Николай Назаркин - Изумрудная рыбка: палатные рассказы
Надо что-то решать.
— Кажется, я в поликлинике зеленку видел, — говорит Толик.
Поликлиника — это первый этаж нового корпуса. Но днем нам туда нельзя: приспичит этим докторам, а нас на месте нету, — а вечером она закрыта.
— Давайте бабу Настю попросим? — в отчаянии предлагает Серый.
— Она скажет, что мы замажем этой зеленкой весь пол, а ей — оттирай, — говорю я.
Мрачно говорю, потому что положение наше ужасное. А в ужасном положении нужно решаться на крайние меры.
— Вот что, — говорю я. — Делать нечего. Надо добыть зеленку. Зеленка есть у той рыжей из двенадцатой палаты…
Все молчат. Потому, что двенадцатая палата — это пятый этаж. Идти в логово «пятачков» — даже в девчачью палату — не хочется.
— Я пойду, — говорит Серый.
Ему ужасно хочется что-нибудь сделать.
А мы молчим. Потому что нам не хочется идти к «пятачкам».
— Я пошел, — говорит Серый.
…Зеленку он приносит через полчаса. Хмурый.
— Вот, — говорит Серый. — Саша ее зовут. Красьте давайте и режьте…
И мы стали красить и резать. Красить — ничего трудного: налей зеленку в капельницу, зажми концы да покрути, чтоб размазалось хорошенько. Ну, и лишнее слить и просушить.
Сушили мы тут же, за батареей. Тут никто не найдет и тепло.
Резать — хуже. Резать надо по длине, чтоб сделать из трубки ленту — длинную, гибкую ленту.
Изумрудную ленту.
Серый только смотрел и хмурился. Он все переживал, что из-за него чуть все не сорвалось.
— Не переживай, — сказал Толик. — Все равно это наша рыбка.
Серый промолчал.
— А чего ты той рыжей наврал, чтоб она тебе зеленку дала? — говорю я.
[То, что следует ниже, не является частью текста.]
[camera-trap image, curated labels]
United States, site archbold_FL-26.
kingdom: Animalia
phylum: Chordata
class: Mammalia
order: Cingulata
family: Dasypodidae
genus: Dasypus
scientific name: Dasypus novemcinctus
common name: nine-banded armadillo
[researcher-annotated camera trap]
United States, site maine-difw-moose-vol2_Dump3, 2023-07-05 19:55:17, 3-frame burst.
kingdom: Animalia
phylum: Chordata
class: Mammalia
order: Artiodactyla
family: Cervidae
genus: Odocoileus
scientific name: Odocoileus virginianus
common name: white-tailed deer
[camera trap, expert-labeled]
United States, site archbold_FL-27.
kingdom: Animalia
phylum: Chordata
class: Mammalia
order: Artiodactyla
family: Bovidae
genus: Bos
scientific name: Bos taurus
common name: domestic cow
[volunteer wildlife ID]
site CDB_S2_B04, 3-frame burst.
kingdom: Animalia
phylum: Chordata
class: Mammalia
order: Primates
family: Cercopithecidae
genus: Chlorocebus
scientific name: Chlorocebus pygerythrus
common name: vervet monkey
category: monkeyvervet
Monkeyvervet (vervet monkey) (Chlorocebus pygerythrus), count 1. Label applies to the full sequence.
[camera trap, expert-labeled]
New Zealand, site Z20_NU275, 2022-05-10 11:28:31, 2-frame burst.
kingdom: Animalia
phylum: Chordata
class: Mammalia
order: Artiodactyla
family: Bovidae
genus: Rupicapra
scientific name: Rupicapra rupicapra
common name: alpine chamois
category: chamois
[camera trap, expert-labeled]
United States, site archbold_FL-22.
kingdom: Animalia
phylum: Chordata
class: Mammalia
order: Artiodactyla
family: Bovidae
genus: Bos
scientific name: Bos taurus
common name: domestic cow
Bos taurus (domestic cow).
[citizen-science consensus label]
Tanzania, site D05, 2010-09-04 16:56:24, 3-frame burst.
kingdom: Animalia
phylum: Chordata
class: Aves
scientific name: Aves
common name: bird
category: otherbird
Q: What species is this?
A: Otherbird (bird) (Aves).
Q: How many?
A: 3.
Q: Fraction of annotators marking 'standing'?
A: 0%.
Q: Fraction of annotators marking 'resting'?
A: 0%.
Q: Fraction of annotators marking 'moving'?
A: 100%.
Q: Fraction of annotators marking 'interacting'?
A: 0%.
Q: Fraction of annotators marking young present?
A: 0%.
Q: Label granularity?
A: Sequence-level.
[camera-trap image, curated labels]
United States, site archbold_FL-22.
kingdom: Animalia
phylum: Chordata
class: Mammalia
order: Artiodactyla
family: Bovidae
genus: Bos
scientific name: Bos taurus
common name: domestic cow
— Что живот расцарапал, — говорит Серый.
И лицо у него такое грустное, словно у него и впрямь живот болит.
Я молчу. В больнице нет хуже, чем про болезнь для выгоды соврать. Но ведь он для нас соврал! Без зеленки нам все! Капец!
Пока сплели — семь потов сошло, как говорит баба Настя. Не знаю, с меня, по-моему, вдвое больше. Но сплели.
Подвесили на ту же пальму — полюбоваться. Рыбка висит, покачивается, свет на боках играет…
А веселья нет. Не изумрудная рыбка у нас получилась. Так, зеленая просто…
А Серый вообще не смотрит.
— Нет, — говорит Толик. — Дурацкая какая-то рыбка эта…
И мы разошлись. Серый ушел последним. Он сжимал эту дурацкую рыбку в кулаке, и я знал, о чем он думает: отнести ее той глупой рыжей Саше из двенадцатой палаты или просто поскорее выбросить…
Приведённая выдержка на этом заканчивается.